Sgouros laments that none of the business interests were “there to talk about the economic value of good schools, clean water and safe bridges,” but this elides another distinction between his two “interest groups”: One is, by necessity, competing with infrastructure requirements for government funding, while the other pursues, by its nature, the activity that ultimately generates that funding in the first place.
To perpetuate his equivalence, Sgouros attempts to cast the following as a sort of negative reciprocation:
If it takes a subsidy to keep a company in our state, isn’t that a sign that we’re doing something else wrong? What does that say about our quality of life or the quality of the employees they’re able to find here? And if the price of that tribute we pay is an inability to address those quality issues — not to mention the screaming social problems that surround us — then what have we gained?
We need to provide that assistance, in other words, to maintain the quality of our workforce and to prevent our local society from slipping into a cacophonous chaos of social disease. In order to accept this line of thought, however, one must erase history and pretend that (with the notable exception of the illegal immigrants) our state’s population is static.

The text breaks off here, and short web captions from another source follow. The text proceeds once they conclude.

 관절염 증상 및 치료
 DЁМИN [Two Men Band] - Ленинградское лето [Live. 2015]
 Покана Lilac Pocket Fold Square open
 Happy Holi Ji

Among the first bits of wisdom I received upon deciding to acclimate myself to Rhode Island’s waters was that my children would most likely have to leave the state for opportunity when they finish their schooling. The state of Rhode Island can invest every cent it has in education, but unless there is work here for the educated, that investment is reaped by another state. Moreover, the workforce in which lucrative businesses would be most interested is that produced by our colleges and universities — potential employees whom Rhode Island in significant degree imports.

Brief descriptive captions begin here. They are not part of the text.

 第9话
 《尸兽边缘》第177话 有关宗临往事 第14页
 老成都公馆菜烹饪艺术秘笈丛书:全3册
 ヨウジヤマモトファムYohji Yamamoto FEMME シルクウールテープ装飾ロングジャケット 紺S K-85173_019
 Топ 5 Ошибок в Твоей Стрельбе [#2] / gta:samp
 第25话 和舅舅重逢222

Another Rhode Island truth is easily observed: that the infrastructure (roads and bridges) is crumbling. And a third is learned through bitter experience: that the cost of living here — in taxes, in fees, in unnecessary regulations, in aggravation — is high. If anything has made business subsidies necessary, these are more likely suspects than the unsatisfied needs of the needy.
Sgouros peddles a vicious lie that “the Governor and his allies in the Chamber have cowed legislators into thinking that all they can do is manage the decline.” To the contrary, that is what an income redistribution scheme would do. That is what the public-sector/poverty-institute axis would like to do. They are the leaders who benefit not from liberty, but from despair — not from unity, but from division. We who see Moura/Handy socialism for what it is are the ones with a positive vision for Rhode Island, one that will benefit everybody if that burdensome monkey of tax-largess addiction can be made to loose its white-knuckle grip on the state’s throat and let it breathe.
There is no natural reason that Rhode Island ought to be first on every undesirable list and last on every desirable one. Indeed, the opposite ought to be true. Break the corruption that funding under threat of the taxman’s gun inevitably breeds, turn the lights on for those whom the pushers have hooked on handouts, and open the door for innovative and talented people with stars in their eyes and watch as Rhode Island fills its lungs and begins to sprint.
If we’re going to have equivalence, let it be equivalence of opportunity, of freedom, not of dependency.
>>And do you know what I saw there? Lots of other interest groups trying to protect their special programs, mostly tax breaks. The difference? These people were wearing nice suits. (So was I. As I said: full disclosure.)
People trying to retain the money that they earned marks them as an “interest group?”
That illustrates the Sgouros / leftist perspective: we’re all just subsidiaries of the government, existing to serve it … not the other way around.
I saw you mention Jerzyk and it made me wonder if he got a chance to give Justice Scalia an education in the law when Scalia appeared at RWU Law School today.